§ TASK 1: List every type of variable that the Mature Women data guide below names.

§ GIVEN TEXT:
## Start

Chapter 3 continued:  Guide to the Mature Women Data

Return to beginning of chapter


 

3.2  Types of Variables

Four types of variables are present in the Mature Women data files. The type of variable affects the title or variable description which names each variable and the physical placement of the variable within the codebook. Types of variables include:

  1. Direct raw responses from a questionnaire or other survey instrument.

  2. Edited variables constructed from raw data according to consistent and detailed sets of procedures (e.g., occupational codings, *KEY* variables, etc.).

  3. Constructed variables based on responses to more than one data item either cross-sectionally or longitudinally and edited for consistency where necessary.

  4. Variables provided by the Census Bureau or another outside organization based on sources not directly available to the user (e.g., characteristics of respondents’ geographical areas).

User Notes: In general, CHRR does not impute missing values or perform internal consistency checks across waves. Data quality checks most often occur in the process of constructing cumulative and current status variables such as ‘Highest Grade Completed.’

Reference Numbers

Every variable within the main NLS data set has been assigned an identifying number that determines its relative position within the data file and documentation system. Persons contacting NLS User Services should be prepared to discuss their question or problem in relationship to the reference number(s) of the variable(s) in question.

Reference numbers, once assigned, remain constant through subsequent revisions of the files. Reference numbers are assigned sequentially, with variables from the first survey year having a lower reference number than those variables specific to the second year, and so forth. Occasionally, variables are created sometime after the year in which the data were actually collected. These variables are frequently given a reference number that reflects the year in which the actual data were gathered rather than the year the created variable was constructed.

Table 3.2.1 lists reference numbers for each survey year since 1967 for the Mature Women.

## End

§ TASK 2: Express the entries below, starting at the line that contains "What distance away" and ending at the line that contains "46031 millimetres", as a JSON list of strings with one string per line and blank lines left out.

(Spatial question entries)
## Start

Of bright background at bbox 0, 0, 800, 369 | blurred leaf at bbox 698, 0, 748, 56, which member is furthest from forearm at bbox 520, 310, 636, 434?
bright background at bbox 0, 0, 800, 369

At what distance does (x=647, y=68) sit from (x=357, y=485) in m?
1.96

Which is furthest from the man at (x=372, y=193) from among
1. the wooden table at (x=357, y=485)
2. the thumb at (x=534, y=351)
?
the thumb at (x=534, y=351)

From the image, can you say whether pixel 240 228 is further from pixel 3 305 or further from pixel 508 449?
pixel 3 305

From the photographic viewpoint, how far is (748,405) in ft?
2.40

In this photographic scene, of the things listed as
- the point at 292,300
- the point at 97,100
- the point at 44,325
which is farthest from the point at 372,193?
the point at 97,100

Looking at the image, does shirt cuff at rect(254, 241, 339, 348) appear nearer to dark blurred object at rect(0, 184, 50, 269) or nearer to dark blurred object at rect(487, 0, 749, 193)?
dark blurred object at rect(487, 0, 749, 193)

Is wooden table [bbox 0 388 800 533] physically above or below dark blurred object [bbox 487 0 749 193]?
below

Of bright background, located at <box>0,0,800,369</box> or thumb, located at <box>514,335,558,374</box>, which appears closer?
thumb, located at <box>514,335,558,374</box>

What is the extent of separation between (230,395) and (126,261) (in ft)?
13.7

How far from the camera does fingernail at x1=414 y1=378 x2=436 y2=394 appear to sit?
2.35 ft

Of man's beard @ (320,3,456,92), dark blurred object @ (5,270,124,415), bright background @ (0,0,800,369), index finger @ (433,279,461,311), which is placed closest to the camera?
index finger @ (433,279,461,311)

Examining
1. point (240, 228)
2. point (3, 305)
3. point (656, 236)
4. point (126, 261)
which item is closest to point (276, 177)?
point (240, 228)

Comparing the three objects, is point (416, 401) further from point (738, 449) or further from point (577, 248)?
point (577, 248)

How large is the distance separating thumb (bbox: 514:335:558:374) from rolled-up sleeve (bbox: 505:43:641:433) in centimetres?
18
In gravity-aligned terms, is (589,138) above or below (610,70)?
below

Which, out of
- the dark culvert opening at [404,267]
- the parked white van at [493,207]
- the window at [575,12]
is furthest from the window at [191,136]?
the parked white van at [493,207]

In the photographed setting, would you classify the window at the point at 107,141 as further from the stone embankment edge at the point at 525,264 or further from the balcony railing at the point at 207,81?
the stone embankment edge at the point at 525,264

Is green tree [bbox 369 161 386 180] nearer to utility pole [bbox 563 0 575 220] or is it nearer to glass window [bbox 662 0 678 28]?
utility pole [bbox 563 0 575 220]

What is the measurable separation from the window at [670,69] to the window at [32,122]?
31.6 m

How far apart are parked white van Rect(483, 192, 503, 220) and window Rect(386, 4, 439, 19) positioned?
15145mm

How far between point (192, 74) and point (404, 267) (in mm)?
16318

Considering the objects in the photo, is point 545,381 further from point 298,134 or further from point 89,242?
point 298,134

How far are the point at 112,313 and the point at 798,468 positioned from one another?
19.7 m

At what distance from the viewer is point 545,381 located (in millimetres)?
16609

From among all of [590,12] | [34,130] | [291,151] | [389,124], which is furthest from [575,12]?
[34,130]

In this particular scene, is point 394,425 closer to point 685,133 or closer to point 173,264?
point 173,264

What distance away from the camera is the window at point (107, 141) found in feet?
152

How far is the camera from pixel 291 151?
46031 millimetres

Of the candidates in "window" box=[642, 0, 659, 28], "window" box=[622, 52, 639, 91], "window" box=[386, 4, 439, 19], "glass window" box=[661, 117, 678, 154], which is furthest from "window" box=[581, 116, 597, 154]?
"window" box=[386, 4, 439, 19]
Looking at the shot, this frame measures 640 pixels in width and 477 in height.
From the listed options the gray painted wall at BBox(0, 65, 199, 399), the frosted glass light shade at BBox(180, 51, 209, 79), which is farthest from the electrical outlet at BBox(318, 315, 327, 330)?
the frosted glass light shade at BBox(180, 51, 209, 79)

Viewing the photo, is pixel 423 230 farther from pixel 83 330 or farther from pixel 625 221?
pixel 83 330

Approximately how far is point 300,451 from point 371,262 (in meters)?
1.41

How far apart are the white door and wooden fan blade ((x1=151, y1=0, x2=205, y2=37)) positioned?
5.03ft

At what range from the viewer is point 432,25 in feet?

## End

§ RIGHT ANSWER 1:
1. Direct raw responses from a questionnaire or other survey instrument.
2. Edited variables constructed from raw data according to consistent and detailed sets of procedures (e.g., occupational codings, *KEY* variables, etc.).
3. Constructed variables based on responses to more than one data item either cross-sectionally or longitudinally and edited for consistency where necessary.
4. Variables provided by the Census Bureau or another outside organization based on sources not directly available to the user (e.g., characteristics of respondents' geographical areas).

§ RIGHT ANSWER 2:
[
  "What distance away from the camera is the window at point (107, 141) found in feet?",
  "152",
  "How far is the camera from pixel 291 151?",
  "46031 millimetres"
]